**Assigned task**
Please reproduce the data in full, exactly as it stands.

(Records excerpted from a collection)
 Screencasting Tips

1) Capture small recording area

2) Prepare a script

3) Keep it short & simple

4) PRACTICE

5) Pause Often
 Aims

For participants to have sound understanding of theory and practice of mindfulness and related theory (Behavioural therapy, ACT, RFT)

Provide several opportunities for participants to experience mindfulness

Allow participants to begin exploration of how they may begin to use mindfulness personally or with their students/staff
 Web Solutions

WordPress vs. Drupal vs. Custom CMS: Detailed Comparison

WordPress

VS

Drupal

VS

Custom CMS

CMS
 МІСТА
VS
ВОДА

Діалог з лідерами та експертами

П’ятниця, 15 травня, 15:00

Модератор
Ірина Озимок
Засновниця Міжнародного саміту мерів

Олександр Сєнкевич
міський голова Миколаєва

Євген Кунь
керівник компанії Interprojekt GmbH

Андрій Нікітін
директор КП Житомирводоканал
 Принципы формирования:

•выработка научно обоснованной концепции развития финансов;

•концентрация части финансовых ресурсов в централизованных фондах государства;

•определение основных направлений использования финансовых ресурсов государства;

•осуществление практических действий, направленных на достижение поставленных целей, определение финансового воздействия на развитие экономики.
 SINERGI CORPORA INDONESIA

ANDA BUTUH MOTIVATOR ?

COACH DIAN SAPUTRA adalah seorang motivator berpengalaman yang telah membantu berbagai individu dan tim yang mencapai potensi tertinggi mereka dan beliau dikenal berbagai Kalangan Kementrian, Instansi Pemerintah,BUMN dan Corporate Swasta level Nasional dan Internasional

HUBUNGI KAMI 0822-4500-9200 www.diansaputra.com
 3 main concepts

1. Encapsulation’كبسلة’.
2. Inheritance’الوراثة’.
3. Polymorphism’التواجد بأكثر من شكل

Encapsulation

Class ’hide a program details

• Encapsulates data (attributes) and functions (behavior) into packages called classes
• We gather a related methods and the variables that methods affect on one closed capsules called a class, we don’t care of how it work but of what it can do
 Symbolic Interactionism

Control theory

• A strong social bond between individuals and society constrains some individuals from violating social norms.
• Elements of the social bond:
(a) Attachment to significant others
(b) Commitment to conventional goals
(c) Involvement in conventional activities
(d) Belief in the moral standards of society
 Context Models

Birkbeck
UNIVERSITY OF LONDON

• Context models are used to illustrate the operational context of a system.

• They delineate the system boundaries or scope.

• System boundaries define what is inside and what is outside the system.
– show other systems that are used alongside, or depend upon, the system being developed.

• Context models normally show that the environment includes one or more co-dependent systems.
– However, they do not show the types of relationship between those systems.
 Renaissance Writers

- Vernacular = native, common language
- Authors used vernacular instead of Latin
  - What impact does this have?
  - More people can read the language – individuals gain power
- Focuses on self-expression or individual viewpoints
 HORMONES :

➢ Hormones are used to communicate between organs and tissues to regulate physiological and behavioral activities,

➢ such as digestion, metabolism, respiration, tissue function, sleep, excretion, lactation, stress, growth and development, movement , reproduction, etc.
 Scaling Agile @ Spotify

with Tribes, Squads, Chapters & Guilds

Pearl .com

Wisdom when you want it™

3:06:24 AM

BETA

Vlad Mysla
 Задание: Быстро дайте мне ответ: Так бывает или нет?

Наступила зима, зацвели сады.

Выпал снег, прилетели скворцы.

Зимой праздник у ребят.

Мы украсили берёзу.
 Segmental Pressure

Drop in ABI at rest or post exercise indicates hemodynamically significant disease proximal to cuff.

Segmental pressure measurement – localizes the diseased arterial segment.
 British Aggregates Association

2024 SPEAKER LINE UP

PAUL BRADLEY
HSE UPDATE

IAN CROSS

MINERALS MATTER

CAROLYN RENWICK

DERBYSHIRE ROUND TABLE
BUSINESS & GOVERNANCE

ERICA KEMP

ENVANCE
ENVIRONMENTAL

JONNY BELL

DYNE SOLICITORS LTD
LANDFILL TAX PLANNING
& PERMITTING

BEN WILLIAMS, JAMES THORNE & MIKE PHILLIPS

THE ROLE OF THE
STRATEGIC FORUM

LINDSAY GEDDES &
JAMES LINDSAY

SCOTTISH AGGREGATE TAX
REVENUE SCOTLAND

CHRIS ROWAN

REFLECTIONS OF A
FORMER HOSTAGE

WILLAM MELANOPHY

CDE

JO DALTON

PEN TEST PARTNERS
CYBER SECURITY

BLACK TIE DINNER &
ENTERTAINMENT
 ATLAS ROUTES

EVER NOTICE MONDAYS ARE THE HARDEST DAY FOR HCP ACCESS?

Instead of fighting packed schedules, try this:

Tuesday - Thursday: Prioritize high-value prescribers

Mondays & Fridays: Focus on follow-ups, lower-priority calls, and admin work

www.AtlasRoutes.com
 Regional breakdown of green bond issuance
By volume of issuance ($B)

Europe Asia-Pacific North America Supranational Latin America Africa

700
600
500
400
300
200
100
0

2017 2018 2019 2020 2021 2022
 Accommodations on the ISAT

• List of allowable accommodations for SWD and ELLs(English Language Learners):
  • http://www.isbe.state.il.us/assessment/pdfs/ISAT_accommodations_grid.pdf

**Response to this task**
 Screencasting Tips

1) Capture small recording area

2) Prepare a script

3) Keep it short & simple

4) PRACTICE

5) Pause Often
 Aims

For participants to have sound understanding of theory and practice of mindfulness and related theory (Behavioural therapy, ACT, RFT)

Provide several opportunities for participants to experience mindfulness

Allow participants to begin exploration of how they may begin to use mindfulness personally or with their students/staff
 Web Solutions

WordPress vs. Drupal vs. Custom CMS: Detailed Comparison

WordPress

VS

Drupal

VS

Custom CMS

CMS
 МІСТА
VS
ВОДА

Діалог з лідерами та експертами

П’ятниця, 15 травня, 15:00

Модератор
Ірина Озимок
Засновниця Міжнародного саміту мерів

Олександр Сєнкевич
міський голова Миколаєва

Євген Кунь
керівник компанії Interprojekt GmbH

Андрій Нікітін
директор КП Житомирводоканал
 Принципы формирования:

•выработка научно обоснованной концепции развития финансов;

•концентрация части финансовых ресурсов в централизованных фондах государства;

•определение основных направлений использования финансовых ресурсов государства;

•осуществление практических действий, направленных на достижение поставленных целей, определение финансового воздействия на развитие экономики.
 SINERGI CORPORA INDONESIA

ANDA BUTUH MOTIVATOR ?

COACH DIAN SAPUTRA adalah seorang motivator berpengalaman yang telah membantu berbagai individu dan tim yang mencapai potensi tertinggi mereka dan beliau dikenal berbagai Kalangan Kementrian, Instansi Pemerintah,BUMN dan Corporate Swasta level Nasional dan Internasional

HUBUNGI KAMI 0822-4500-9200 www.diansaputra.com
 3 main concepts

1. Encapsulation’كبسلة’.
2. Inheritance’الوراثة’.
3. Polymorphism’التواجد بأكثر من شكل

Encapsulation

Class ’hide a program details

• Encapsulates data (attributes) and functions (behavior) into packages called classes
• We gather a related methods and the variables that methods affect on one closed capsules called a class, we don’t care of how it work but of what it can do
 Symbolic Interactionism

Control theory

• A strong social bond between individuals and society constrains some individuals from violating social norms.
• Elements of the social bond:
(a) Attachment to significant others
(b) Commitment to conventional goals
(c) Involvement in conventional activities
(d) Belief in the moral standards of society
 Context Models

Birkbeck
UNIVERSITY OF LONDON

• Context models are used to illustrate the operational context of a system.

• They delineate the system boundaries or scope.

• System boundaries define what is inside and what is outside the system.
– show other systems that are used alongside, or depend upon, the system being developed.

• Context models normally show that the environment includes one or more co-dependent systems.
– However, they do not show the types of relationship between those systems.
 Renaissance Writers

- Vernacular = native, common language
- Authors used vernacular instead of Latin
  - What impact does this have?
  - More people can read the language – individuals gain power
- Focuses on self-expression or individual viewpoints
 HORMONES :

➢ Hormones are used to communicate between organs and tissues to regulate physiological and behavioral activities,

➢ such as digestion, metabolism, respiration, tissue function, sleep, excretion, lactation, stress, growth and development, movement , reproduction, etc.
 Scaling Agile @ Spotify

with Tribes, Squads, Chapters & Guilds

Pearl .com

Wisdom when you want it™

3:06:24 AM

BETA

Vlad Mysla
 Задание: Быстро дайте мне ответ: Так бывает или нет?

Наступила зима, зацвели сады.

Выпал снег, прилетели скворцы.

Зимой праздник у ребят.

Мы украсили берёзу.
 Segmental Pressure

Drop in ABI at rest or post exercise indicates hemodynamically significant disease proximal to cuff.

Segmental pressure measurement – localizes the diseased arterial segment.
 British Aggregates Association

2024 SPEAKER LINE UP

PAUL BRADLEY
HSE UPDATE

IAN CROSS

MINERALS MATTER

CAROLYN RENWICK

DERBYSHIRE ROUND TABLE
BUSINESS & GOVERNANCE

ERICA KEMP

ENVANCE
ENVIRONMENTAL

JONNY BELL

DYNE SOLICITORS LTD
LANDFILL TAX PLANNING
& PERMITTING

BEN WILLIAMS, JAMES THORNE & MIKE PHILLIPS

THE ROLE OF THE
STRATEGIC FORUM

LINDSAY GEDDES &
JAMES LINDSAY

SCOTTISH AGGREGATE TAX
REVENUE SCOTLAND

CHRIS ROWAN

REFLECTIONS OF A
FORMER HOSTAGE

WILLAM MELANOPHY

CDE

JO DALTON

PEN TEST PARTNERS
CYBER SECURITY

BLACK TIE DINNER &
ENTERTAINMENT
 ATLAS ROUTES

EVER NOTICE MONDAYS ARE THE HARDEST DAY FOR HCP ACCESS?

Instead of fighting packed schedules, try this:

Tuesday - Thursday: Prioritize high-value prescribers

Mondays & Fridays: Focus on follow-ups, lower-priority calls, and admin work

www.AtlasRoutes.com
 Regional breakdown of green bond issuance
By volume of issuance ($B)

Europe Asia-Pacific North America Supranational Latin America Africa

700
600
500
400
300
200
100
0

2017 2018 2019 2020 2021 2022
 Accommodations on the ISAT

• List of allowable accommodations for SWD and ELLs(English Language Learners):
  • http://www.isbe.state.il.us/assessment/pdfs/ISAT_accommodations_grid.pdf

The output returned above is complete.